Al siguiente día nos levantamos temprano y nos fuimos tras el café que habíamos visto en el Waterfront, Upstream Coffee, quedé a gusto con su sabor. Los puertorriqueños somos bastante exigentes cuando a café se refiere, este fue uno de mis preferidos en este viaje.

Fue el momento de llegar hasta el lugar donde veríamos a las personas que eran la razón de esta visita, nuestra familia. Nos esperaba Alisa, una mujer maravillosa, prima de mi esposo, de descendencia griega-puertorriqueña, con dos hijos hermosos que hace mucho no veíamos.

Junto a ella visitamos un lindo parque llamado Washington Park para que los niños jugaran. En este parque hay varias atracciones como el Japanese Garden y el Rose Garden, entre otros.

De este parque salimos a comer a un restaurante de comida Libanesa y fue una exquisitez, todo nuevo para mi y mi paladar, pero – ¡WOW! – quedé encantada. El lugar se llama Nicholas Restaurant Lebanese and Mediterranean Cuisine, otro de esos lugares que te recomiendo experimentes si visitas Portland, no te vas a arrepentir. Mis platos favoritos fueron: Chicken Breast Kabob Bowl, Meat Stuffed Grape Leaves, Tabouli Salad, Hummus, Tzatziki, todo esto servido junto a un Pita Bread del más allá.

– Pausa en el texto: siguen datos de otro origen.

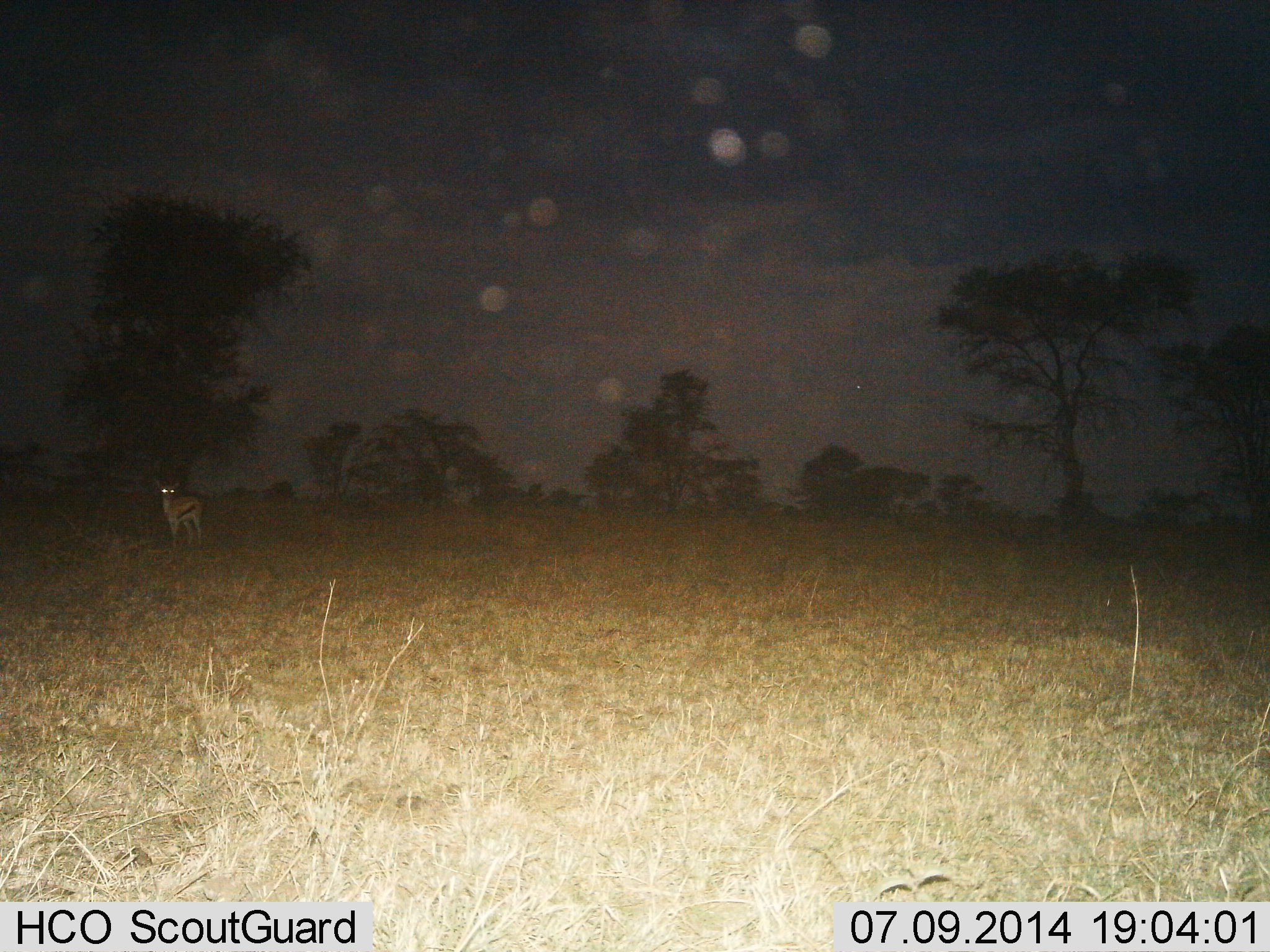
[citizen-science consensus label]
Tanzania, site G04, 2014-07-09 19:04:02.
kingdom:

Y llegó nuestro último día. Decidimos visitar lo más que pudiéramos antes de irnos. Llegamos al Japanese Garden ubicado en el Washington Park en Portland. Tener la oportunidad de experimentar otras culturas es una de las grandes ganancias de vivir fuera de tu país natal. Este lugar es todo un retiro espiritual. El trabajo con cada árbol, cada detalle, cada estanque de agua, con cada jardín es digno de admirar. La cultura japonesa es una que estado conociendo de cerca y he logrado conectar de una manera muy profunda.

Este jardín comienza con una entrada que es un sueño. Cada detalle se nota trabajado desde la excelencia y con un propósito bien claro. Es una belleza que no puedes ignorar, es armonía natural, tanto en lo visible como en lo que logras sentir estando aquí. Todo tiene un significado y un por qué. Además el arte del Bonsai sigue siendo una maravilla para mis ojos y me recuerdan a un ser cercano muy especial al que amamos.

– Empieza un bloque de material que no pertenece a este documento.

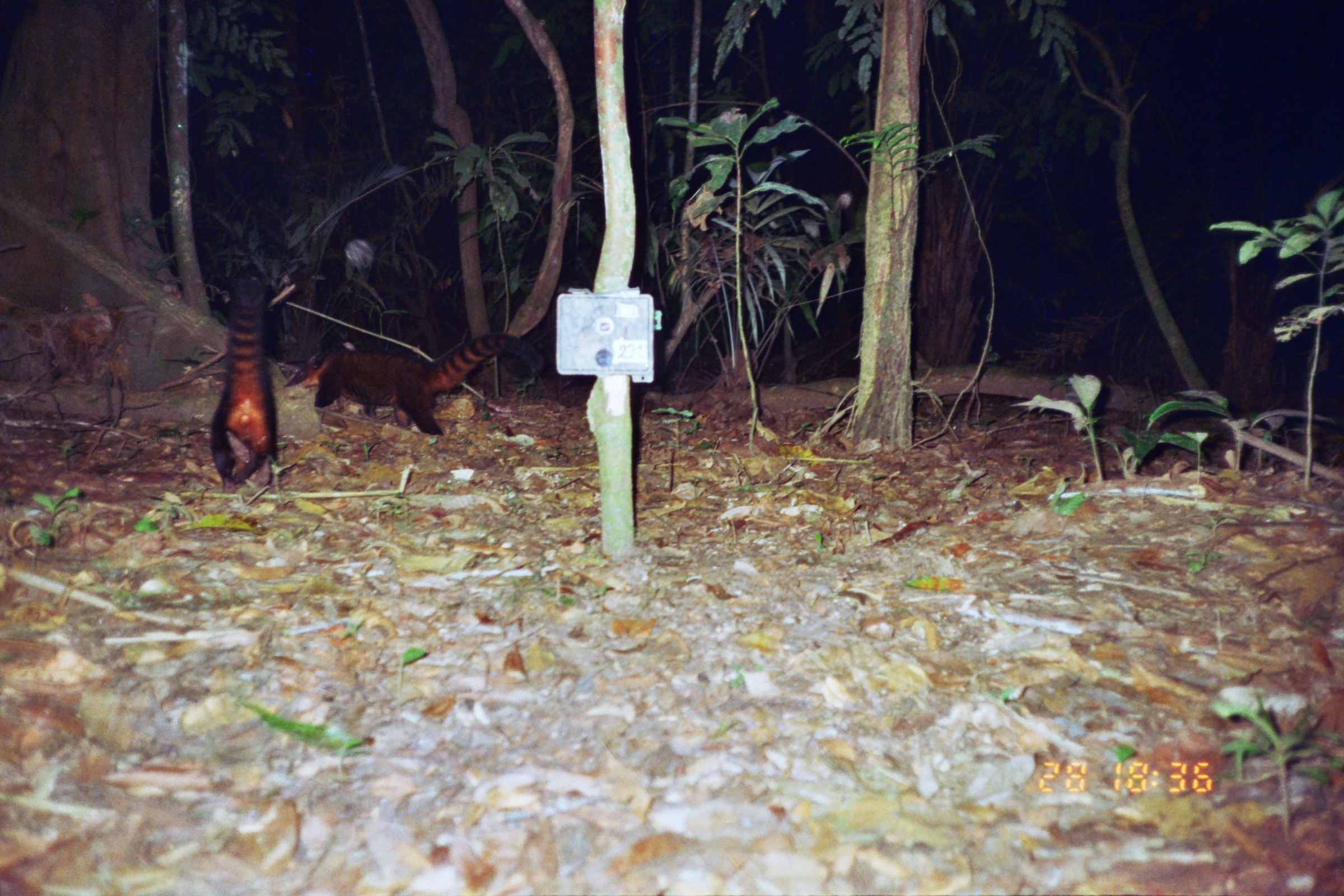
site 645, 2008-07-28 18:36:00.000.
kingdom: Animalia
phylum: Chordata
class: Mammalia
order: Carnivora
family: Procyonidae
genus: Nasua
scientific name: Nasua nasua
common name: south american coati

Para finalizar nuestro día decidimos visitar dos sitios ubicados en Downtown Portland:

Powell’s Books: La librería de libros usados y nuevos más grande del mundo. Te adelanto que para poder verla en detalle necesitarás varios días, es un mundo de libros, y además tienen café.

Screen Door: Uno de los lugares de brunch más aclamados en Portland. Aquí comimos el mejor pollo empanado que mi gusto ha probado y los mejores Chicken Waffles. Además la estética del lugar es hermosa y el trato fue excelente.

Ya saliendo de Portland OR para regresar a casa, no podíamos dejar pasar la oportunidad de sacarnos la icónica foto en su letrero más popular.

Gracias Portland por todo lo vivido. Hasta la próxima.

Gracias a ti por acompañarme en cada historia. ¿Te gustaría visitar Portland, OR en algún momento?